Man Refused Prescription for Sedative Cough Syrup, Grabs Doctor’s Shirt


Khalid Abdullah, 34, was sentenced to 34 months’ jail and handed a S$3,000 fine on Tuesday (April 2) for using counterfeit currency, possessing counterfeit currency, and using abusive words on a public servant.

The charges stemmed from an incident at Woodlands Polyclinic where Khalid turned aggressive after a doctor refused to prescribe him four bottles of sedative cough syrup.

During the consultation at the polyclinic, Khalid demanded the cough syrup and became aggressive when his request was denied, according to the report.


The incident began when Khalid visited Woodlands Polyclinic in March 2022 and demanded to be prescribed four bottles of sedative cough syrup. When the doctor refused, Khalid turned aggressive and had to be escorted out of the clinic after using abusive language.

The deputy head doctor of the polyclinic, along with the clinic’s operations manager and security officer, arrived at the consultation room to explain to Khalid why they couldn’t prescribe the cough syrup he requested.

Despite their attempts to reason with him, Khalid adamantly refused to leave the room, resorting to abusive language directed at the deputy head doctor.

Despite multiple warnings, Khalid aggressively approached the doctor and threatened to stay put. “I am not going to leave, what are you going to do?” he said according to the report.

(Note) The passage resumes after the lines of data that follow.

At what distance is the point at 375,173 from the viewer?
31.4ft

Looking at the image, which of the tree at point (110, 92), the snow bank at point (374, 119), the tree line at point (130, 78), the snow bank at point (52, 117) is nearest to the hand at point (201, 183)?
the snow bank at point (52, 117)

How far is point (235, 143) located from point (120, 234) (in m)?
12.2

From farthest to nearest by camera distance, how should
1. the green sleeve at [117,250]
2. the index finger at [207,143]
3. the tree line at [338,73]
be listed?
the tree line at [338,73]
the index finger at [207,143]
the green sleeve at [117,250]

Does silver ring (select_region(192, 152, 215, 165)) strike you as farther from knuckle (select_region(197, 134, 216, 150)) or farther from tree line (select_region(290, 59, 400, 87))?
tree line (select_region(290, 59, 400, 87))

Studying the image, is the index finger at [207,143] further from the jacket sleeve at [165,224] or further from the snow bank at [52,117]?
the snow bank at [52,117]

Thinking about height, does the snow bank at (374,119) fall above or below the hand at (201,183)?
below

He even went as far as grabbing the doctor’s shirt while continuing his outburst.

Ultimately, Khalid was escorted out of the room by the doctor’s colleagues.

A few months later, in October 2022, Khalid used a counterfeit S$1,000 note to purchase cough mixture and sleeping pills from an online seller. The seller believed the note was genuine and gave Khalid S$600 in change.

Khalid was later arrested in November 2022 after trying to use six counterfeit S$1,000 notes to exchange for foreign currency at a DBS Bank branch in Woodlands.

Police searched his residence and seized 78 pieces of counterfeit currency amounting to S$18,495, which Khalid admitted to purchasing on e-commerce platform Shopee.

The prosecution sought a sentence of three to five years jail and a fine of S$3,000 to S$5,000 for the offences. Khalid’s lawyer argued for a lighter sentence, citing his client’s remorse and health issues.

The court considered Khalid’s persistent unruly behavior, including using criminal force against the doctor, and the seriousness of counterfeiting, which undermines the economy.

Khalid has been diagnosed with major depressive disorder, benzodiazepine use disorder, and zolpidem use disorder according to a report from the Institute of Mental Health. However, his lawyer stated that these diagnoses were not directly related to his offenses.

Benzodiazepines are medications used to treat anxiety, while zolpidem is used to treat insomnia.

Khalid could have faced up to 20 years in jail and a fine for using counterfeit currency as genuine. Possessing forged or counterfeit currency can result in up to 15 years in jail and a fine.Using abusive language towards a public servant can lead to a prison sentence of up to 12 months, a fine of up to S$5,000, or both.

Despite Khalid’s health issues and remorse, he was ultimately sentenced to 34 months in jail and fined S$3,000.